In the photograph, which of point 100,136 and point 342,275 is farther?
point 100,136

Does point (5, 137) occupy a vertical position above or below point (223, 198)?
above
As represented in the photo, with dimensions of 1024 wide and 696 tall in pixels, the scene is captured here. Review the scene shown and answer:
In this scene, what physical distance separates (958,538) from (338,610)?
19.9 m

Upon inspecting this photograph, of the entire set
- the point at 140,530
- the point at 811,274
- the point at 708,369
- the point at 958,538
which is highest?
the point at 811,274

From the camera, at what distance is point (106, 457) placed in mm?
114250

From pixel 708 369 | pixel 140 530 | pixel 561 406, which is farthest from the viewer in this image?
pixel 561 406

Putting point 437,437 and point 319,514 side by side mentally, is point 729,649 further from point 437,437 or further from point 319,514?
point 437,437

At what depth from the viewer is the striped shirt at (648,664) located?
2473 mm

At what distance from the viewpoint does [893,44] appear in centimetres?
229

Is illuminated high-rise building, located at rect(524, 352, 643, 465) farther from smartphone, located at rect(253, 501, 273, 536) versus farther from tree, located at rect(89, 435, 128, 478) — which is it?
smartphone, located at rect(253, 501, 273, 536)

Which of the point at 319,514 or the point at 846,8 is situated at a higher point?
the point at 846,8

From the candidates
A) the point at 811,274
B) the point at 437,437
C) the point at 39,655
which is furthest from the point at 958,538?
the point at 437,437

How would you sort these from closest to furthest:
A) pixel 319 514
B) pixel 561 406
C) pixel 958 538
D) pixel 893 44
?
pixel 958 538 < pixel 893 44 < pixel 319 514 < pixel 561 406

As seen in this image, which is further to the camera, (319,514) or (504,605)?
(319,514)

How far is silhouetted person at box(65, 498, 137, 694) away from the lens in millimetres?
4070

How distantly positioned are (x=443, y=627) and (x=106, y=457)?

◆ **Instructions for the task**: Exactly as written, give the line containing "Putting point 437,437" and all remaining lines of the records.

◆ **Result of this task**:
Putting point 437,437 and point 319,514 side by side mentally, is point 729,649 further from point 437,437 or further from point 319,514?
point 437,437

At what depth from the viewer is the striped shirt at (648,664) located?
2473 mm

At what distance from the viewpoint does [893,44] appear in centimetres?
229

Is illuminated high-rise building, located at rect(524, 352, 643, 465) farther from smartphone, located at rect(253, 501, 273, 536) versus farther from tree, located at rect(89, 435, 128, 478) — which is it?
smartphone, located at rect(253, 501, 273, 536)

Which of the point at 319,514 or the point at 846,8 is situated at a higher point?
the point at 846,8

From the candidates
A) the point at 811,274
B) the point at 437,437
C) the point at 39,655
which is furthest from the point at 958,538?
the point at 437,437

How would you sort these from closest to furthest:
A) pixel 319 514
B) pixel 561 406
C) pixel 958 538
D) pixel 893 44
?
pixel 958 538 < pixel 893 44 < pixel 319 514 < pixel 561 406

As seen in this image, which is further to the camera, (319,514) or (504,605)?
(319,514)

How far is silhouetted person at box(65, 498, 137, 694) away from the lens in millimetres?
4070

How distantly positioned are (x=443, y=627) and (x=106, y=457)?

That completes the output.